-- TEXT FOR ANALYSIS --
*-*-*
While moving routine business workflows onto a digital playing field is important, what equally matters is having company-wide support with the right people and right mindset in place to see through an effective digital transformation.
We also need to be mindful that not every business problem can be mitigated by adopting digital as some challenges are much more complex and this requires more than just digitalisation to close the gap.
With reference to enabling workplace and workforce readiness for a ‘return to workplace’ strategy, which all pockets do you foresee requiring extensive tech adoption?
Being a digital company, tech adoption has always been our fundamental core and this will be the same post-pandemic. But we expect to see the current practice with digital meetings/tele meetings to be continued and expanded into new areas such as training, talent acquisition, onboarding etc. The benefits of these are twofold: we allow employees the flexibility to participate remotely and we also facilitate attendees across borders and boundaries.
One good example of something we have initiated during the pandemic and will be continuing, is the increased number of digital check-ins for our remote managers who are working within our supply chain, tracking the operations of contractors and subcontractors working on-site through our in-house developed Digi Permit To Work (D’PTW) app.
*-*-*
-- EXTRACTED INFORMATION --
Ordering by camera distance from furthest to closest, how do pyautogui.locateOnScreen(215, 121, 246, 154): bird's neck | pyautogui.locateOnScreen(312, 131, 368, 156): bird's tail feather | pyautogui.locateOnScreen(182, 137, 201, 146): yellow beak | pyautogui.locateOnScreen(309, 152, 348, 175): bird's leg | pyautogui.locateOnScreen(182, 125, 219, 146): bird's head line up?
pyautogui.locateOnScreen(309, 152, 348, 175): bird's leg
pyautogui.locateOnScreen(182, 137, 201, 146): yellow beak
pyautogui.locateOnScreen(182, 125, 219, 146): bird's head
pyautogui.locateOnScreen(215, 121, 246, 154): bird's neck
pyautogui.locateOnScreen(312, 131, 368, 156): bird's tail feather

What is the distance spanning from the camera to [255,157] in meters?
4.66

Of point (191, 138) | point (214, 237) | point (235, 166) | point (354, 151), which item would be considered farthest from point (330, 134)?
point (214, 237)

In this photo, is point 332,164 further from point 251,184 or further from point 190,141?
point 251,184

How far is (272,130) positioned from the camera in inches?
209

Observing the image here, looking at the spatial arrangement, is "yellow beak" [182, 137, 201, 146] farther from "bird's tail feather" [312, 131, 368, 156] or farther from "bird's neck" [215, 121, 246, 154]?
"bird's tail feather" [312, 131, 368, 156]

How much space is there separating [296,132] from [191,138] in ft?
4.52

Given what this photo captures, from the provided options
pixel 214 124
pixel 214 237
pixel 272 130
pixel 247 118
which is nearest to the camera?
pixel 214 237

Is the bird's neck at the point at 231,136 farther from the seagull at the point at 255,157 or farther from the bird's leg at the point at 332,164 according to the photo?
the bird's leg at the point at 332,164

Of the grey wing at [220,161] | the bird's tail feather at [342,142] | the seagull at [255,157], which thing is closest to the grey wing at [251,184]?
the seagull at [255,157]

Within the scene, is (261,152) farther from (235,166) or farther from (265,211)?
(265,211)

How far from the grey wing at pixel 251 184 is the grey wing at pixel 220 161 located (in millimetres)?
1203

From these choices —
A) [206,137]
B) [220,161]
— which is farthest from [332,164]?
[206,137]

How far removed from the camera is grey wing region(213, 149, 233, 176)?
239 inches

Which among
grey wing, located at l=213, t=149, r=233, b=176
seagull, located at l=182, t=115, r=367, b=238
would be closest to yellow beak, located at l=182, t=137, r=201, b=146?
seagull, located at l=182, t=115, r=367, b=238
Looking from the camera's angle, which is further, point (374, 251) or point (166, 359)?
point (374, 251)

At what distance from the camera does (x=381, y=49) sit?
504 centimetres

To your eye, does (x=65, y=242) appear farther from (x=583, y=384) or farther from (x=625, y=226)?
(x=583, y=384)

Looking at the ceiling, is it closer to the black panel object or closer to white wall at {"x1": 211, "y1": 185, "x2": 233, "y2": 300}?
*-*-*
-- DIRECTIONS --
**1)** Edit the digital transformation text starting with "While moving routine" and going on through "extensive tech adoption?", replacing "mindset" with "attitude".
**2)** Answer these questions using the digital transformation text.
(a) Into which new areas does the company expect digital meetings to be continued and expanded?
(b) Who receives the increased number of digital check-ins?
(c) What is the name of the in-house developed app?
The material has no connection to the digital transformation text.

-- SOLUTIONS PER TASK --
**1)**
While moving routine business workflows onto a digital playing field is important, what equally matters is having company-wide support with the right people and right attitude in place to see through an effective digital transformation.
We also need to be mindful that not every business problem can be mitigated by adopting digital as some challenges are much more complex and this requires more than just digitalisation to close the gap.
With reference to enabling workplace and workforce readiness for a ‘return to workplace’ strategy, which all pockets do you foresee requiring extensive tech adoption?

**2)**
(a) Training, talent acquisition and onboarding.
(b) The company's remote managers who are working within its supply chain.
(c) The Digi Permit To Work (D'PTW) app.